The Foundation funds suicide intervention skills training for adults working with young people. Their work is particularly important in the UK, because of the heartbreaking statistics related to youth suicide in that country.
  • Suicide is the leading cause of death of young people under the age of 35
  • On average, four young people end their own lives each day

    When sharing her own story, Verity is honest about the fact that big changes can still overwhelm her, and her instinct to avoid problems can make things worse. She says it's very difficult to ask for help, but she now recognizes when it is necessary to do so.

    "Whenever I feel myself getting low or stressed, I make sure I talk to people. My mum or my friends. I give myself some me time, I try to find things that will help me laugh and I'm kind to myself."

    One of the things that makes talking about suicidal thoughts and feelings difficult is the stigma associated with mental health issues. Verity has been impacted by this, but she also recognizes that we are in a better place than in the past.

    "It's changed since I was 16. Back then I was told not to tell anyone about it by family. The school didn't address it. Now, working in suicide prevention, I'm surrounded by people who freely talk about it and my family has learned a lot."

    Verity says that when she was younger, she felt a pressure to 'toughen up' and 'get over' her depression. Today, she wants people to know that mental illness is no
     different than any other illness. She feels strongly that those struggling should be supported by their community, professionals, institutions, and the media.

    "People shouldn't be discriminated against, judged or targeted." 


    When I asked Verity what she thought people could do to help address the problems of mental illness stigma and suicide, she said that talking about the issues and educating people in suicide prevention is key.

    "Teachers, parents, and sports club leaders should all be given the the skills and confidence to have difficult conversations. Early intervention, teaching healthy coping methods, and showing our younger generation how to ask for help (but also how to take responsibility for their own day to day emotional well being), is very important."

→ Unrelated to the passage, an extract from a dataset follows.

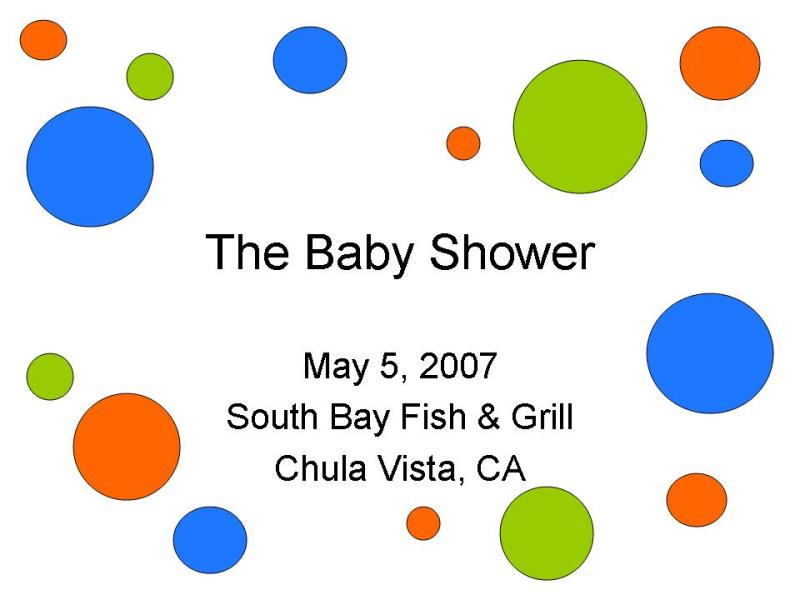 The Baby Shower

May 5, 2007
South Bay Fish & Grill
Chula Vista, CA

    When Verity explains her personal hopes and efforts, she says this:

    "My aim is that suicide gets to where redundancy [being laid off from a job] and divorce are now. Not pleasant events, but people aren't afraid to talk about them. On my own personal twitter, I share my stories in order to promote hope."

    She also has a message for others who struggle with thoughts of suicide.

    "You're not alone, we love you and it can get better."

    Verity encourages people to share their experiences. "Share your stories and give people the courage and strength to share their own in return." 

    On a personal level, I am so inspired by Verity's efforts. I thank her for talking to me for this Our Voices Matter feature. Indeed, Verity Bramwell lives by her beliefs, and courageously sharing her story is exactly what she is doing.